Task description –
Reproduce the entire listing below word for word, omitting the pictures.

[Dataset excerpt]
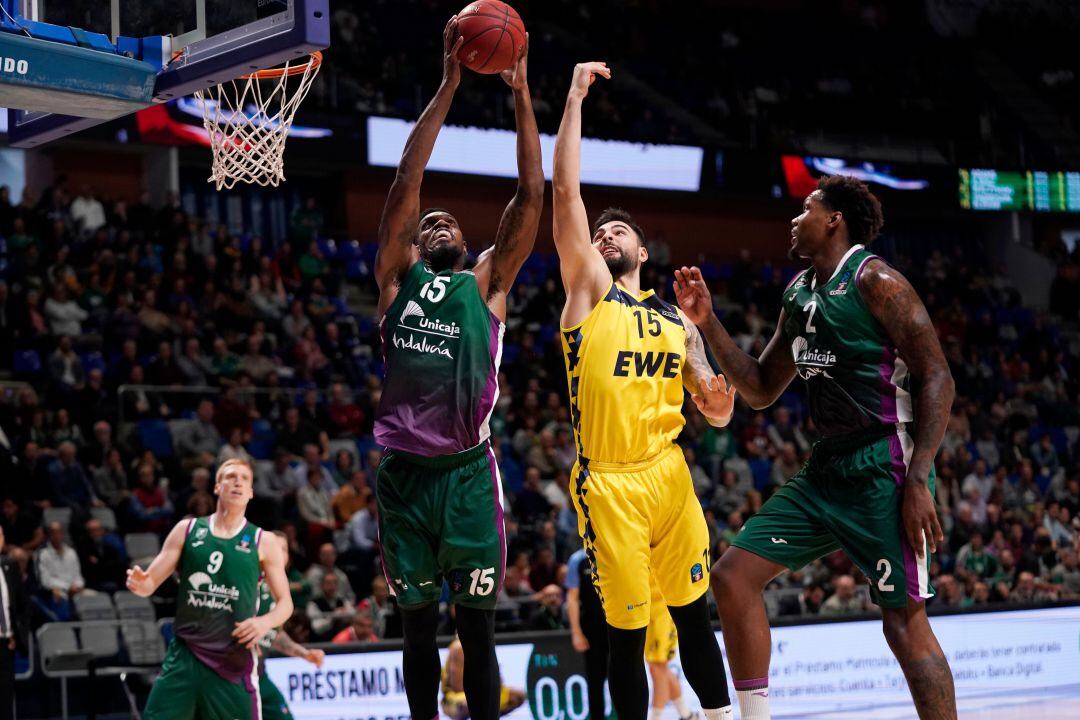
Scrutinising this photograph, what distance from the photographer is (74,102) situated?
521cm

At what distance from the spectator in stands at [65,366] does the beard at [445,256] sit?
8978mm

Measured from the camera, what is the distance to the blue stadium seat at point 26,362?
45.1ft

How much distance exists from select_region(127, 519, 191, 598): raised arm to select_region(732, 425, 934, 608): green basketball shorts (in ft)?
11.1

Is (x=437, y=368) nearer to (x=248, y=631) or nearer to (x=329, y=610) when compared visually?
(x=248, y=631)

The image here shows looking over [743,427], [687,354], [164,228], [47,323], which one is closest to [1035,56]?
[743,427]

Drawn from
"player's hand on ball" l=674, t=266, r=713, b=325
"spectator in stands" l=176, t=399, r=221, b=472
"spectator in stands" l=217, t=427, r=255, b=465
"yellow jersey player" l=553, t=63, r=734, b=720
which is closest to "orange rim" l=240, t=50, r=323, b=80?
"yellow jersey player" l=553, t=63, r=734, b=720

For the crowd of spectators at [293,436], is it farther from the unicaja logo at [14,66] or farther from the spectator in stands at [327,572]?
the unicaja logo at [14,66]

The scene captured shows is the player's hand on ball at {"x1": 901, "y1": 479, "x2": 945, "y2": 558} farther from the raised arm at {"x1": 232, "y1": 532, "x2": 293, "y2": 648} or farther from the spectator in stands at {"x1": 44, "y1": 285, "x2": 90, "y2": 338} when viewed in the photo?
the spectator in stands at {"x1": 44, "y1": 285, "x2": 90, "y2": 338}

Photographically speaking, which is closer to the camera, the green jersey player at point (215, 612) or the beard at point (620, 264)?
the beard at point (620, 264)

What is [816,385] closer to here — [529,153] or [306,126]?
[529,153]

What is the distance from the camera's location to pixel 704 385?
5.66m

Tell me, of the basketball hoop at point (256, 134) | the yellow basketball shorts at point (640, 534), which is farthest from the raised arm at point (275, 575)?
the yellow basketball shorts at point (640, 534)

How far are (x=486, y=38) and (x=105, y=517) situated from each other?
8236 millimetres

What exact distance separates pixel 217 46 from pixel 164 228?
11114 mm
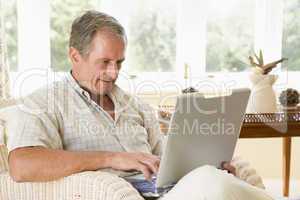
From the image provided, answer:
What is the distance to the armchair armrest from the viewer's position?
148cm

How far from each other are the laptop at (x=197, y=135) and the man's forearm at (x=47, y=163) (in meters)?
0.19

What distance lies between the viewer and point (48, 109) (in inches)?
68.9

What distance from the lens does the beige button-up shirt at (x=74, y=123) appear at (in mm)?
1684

Solution to this exercise –
Scrutinising this photograph, what distance from the photographer is (74,102) situated?
521cm

At what distance from the spectator in stands at [65,366] does the beard at [445,256] sit?
8978mm

Measured from the camera, what is the distance to the blue stadium seat at point 26,362?
45.1ft

How much distance exists from select_region(127, 519, 191, 598): raised arm to select_region(732, 425, 934, 608): green basketball shorts (in ft)?
11.1

Is (x=437, y=368) nearer to (x=248, y=631) or nearer to (x=329, y=610) when compared visually?
(x=248, y=631)

The image here shows looking over [743,427], [687,354], [164,228], [47,323], which one is closest to [1035,56]?
[743,427]

Drawn from
"player's hand on ball" l=674, t=266, r=713, b=325
"spectator in stands" l=176, t=399, r=221, b=472
"spectator in stands" l=217, t=427, r=255, b=465
"yellow jersey player" l=553, t=63, r=734, b=720
which is closest to "orange rim" l=240, t=50, r=323, b=80?
"yellow jersey player" l=553, t=63, r=734, b=720

For the crowd of spectators at [293,436], is it farther from the unicaja logo at [14,66] or farther from the spectator in stands at [327,572]?
the unicaja logo at [14,66]

The scene captured shows is the player's hand on ball at {"x1": 901, "y1": 479, "x2": 945, "y2": 558} farther from the raised arm at {"x1": 232, "y1": 532, "x2": 293, "y2": 648} or farther from the spectator in stands at {"x1": 44, "y1": 285, "x2": 90, "y2": 338} when viewed in the photo?
the spectator in stands at {"x1": 44, "y1": 285, "x2": 90, "y2": 338}

Photographically speaking, which is closer to the camera, the green jersey player at point (215, 612) or the beard at point (620, 264)?
the beard at point (620, 264)

What is [816,385] closer to here — [529,153] or [306,126]?
[529,153]

What is the distance from the camera's location to pixel 704 385?
5.66m

Tell me, of the basketball hoop at point (256, 134) | the yellow basketball shorts at point (640, 534), which is farthest from the raised arm at point (275, 575)?
the yellow basketball shorts at point (640, 534)

How far are (x=486, y=38) and (x=105, y=517) situated from each other?
8236 millimetres

What exact distance separates pixel 217 46 from pixel 164 228?
11114 mm
From the image provided, answer:
What is the distance to the armchair armrest from the viewer's position?
148cm

How far from each other are the laptop at (x=197, y=135) and the man's forearm at (x=47, y=163) (in meters)?
0.19

What distance lies between the viewer and point (48, 109) (in inches)?
68.9

What distance from the lens does the beige button-up shirt at (x=74, y=123) appear at (in mm)?
1684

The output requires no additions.